*ABOUT THIS EXERCISE:*
Where a line contains "Grand patio Outdoor", begin there and restate word for word every line to the end of the entries below, pictures excluded.

[Short text fragments from websites]
::::
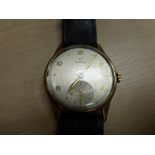 Gent's vintage 1950's Omega wristwatch with 9ct yellow gold case and black leather Omega strap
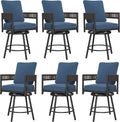 Grand patio Outdoor Swivel Bar Stools Set of 6, Curved Woven Wicker Backrest by GrandPatio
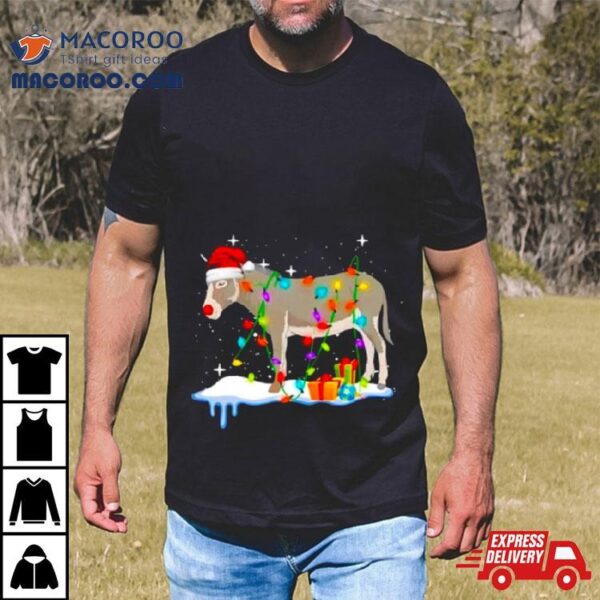 Donkey Santa Hat Merry Christmas Lights Shirt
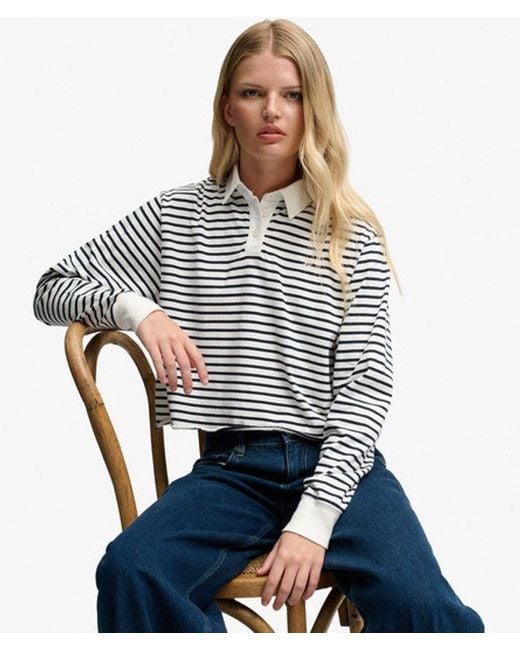 Superdry Blue Athletic Essential Cropped Stripe Rugby Top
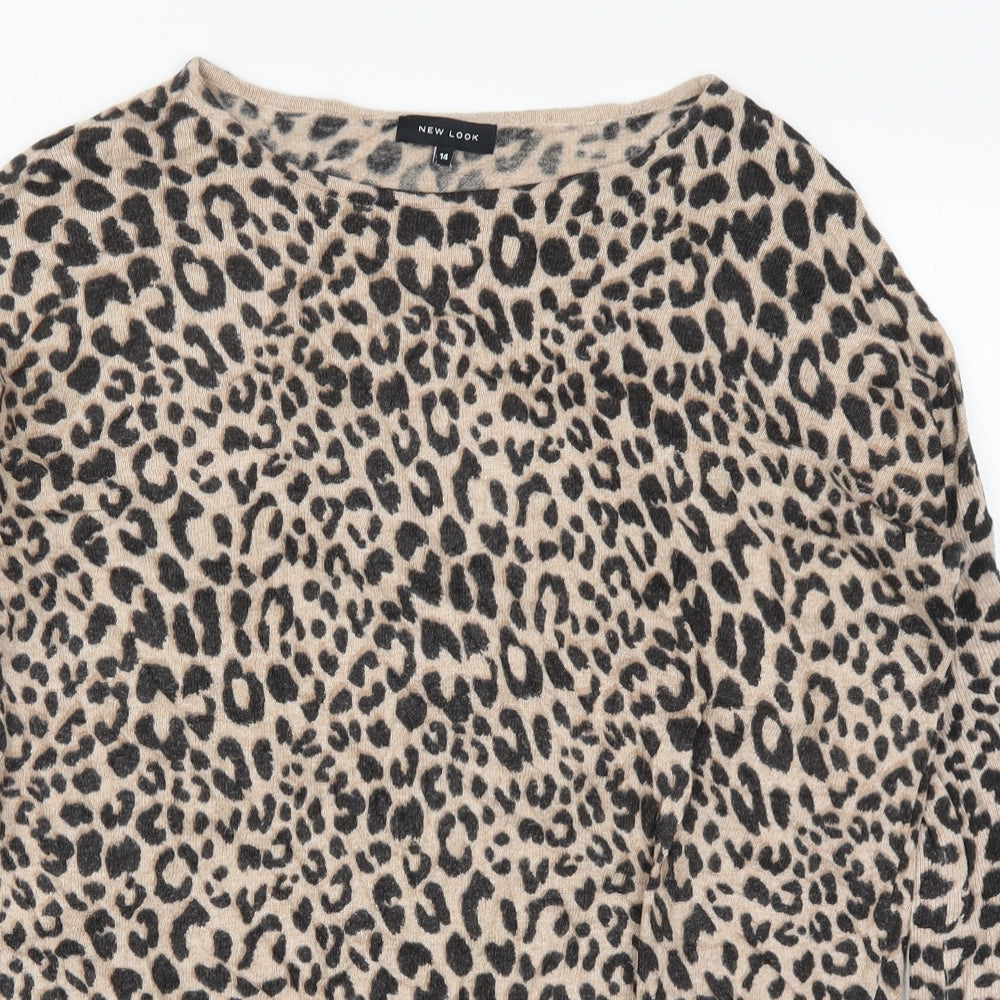 New Look Womens Brown Animal Print Knit Pullover Jumper Size 14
::::
*SOLUTION FOR THIS TASK:*
 Grand patio Outdoor Swivel Bar Stools Set of 6, Curved Woven Wicker Backrest by GrandPatio
 Donkey Santa Hat Merry Christmas Lights Shirt
 Superdry Blue Athletic Essential Cropped Stripe Rugby Top
 New Look Womens Brown Animal Print Knit Pullover Jumper Size 14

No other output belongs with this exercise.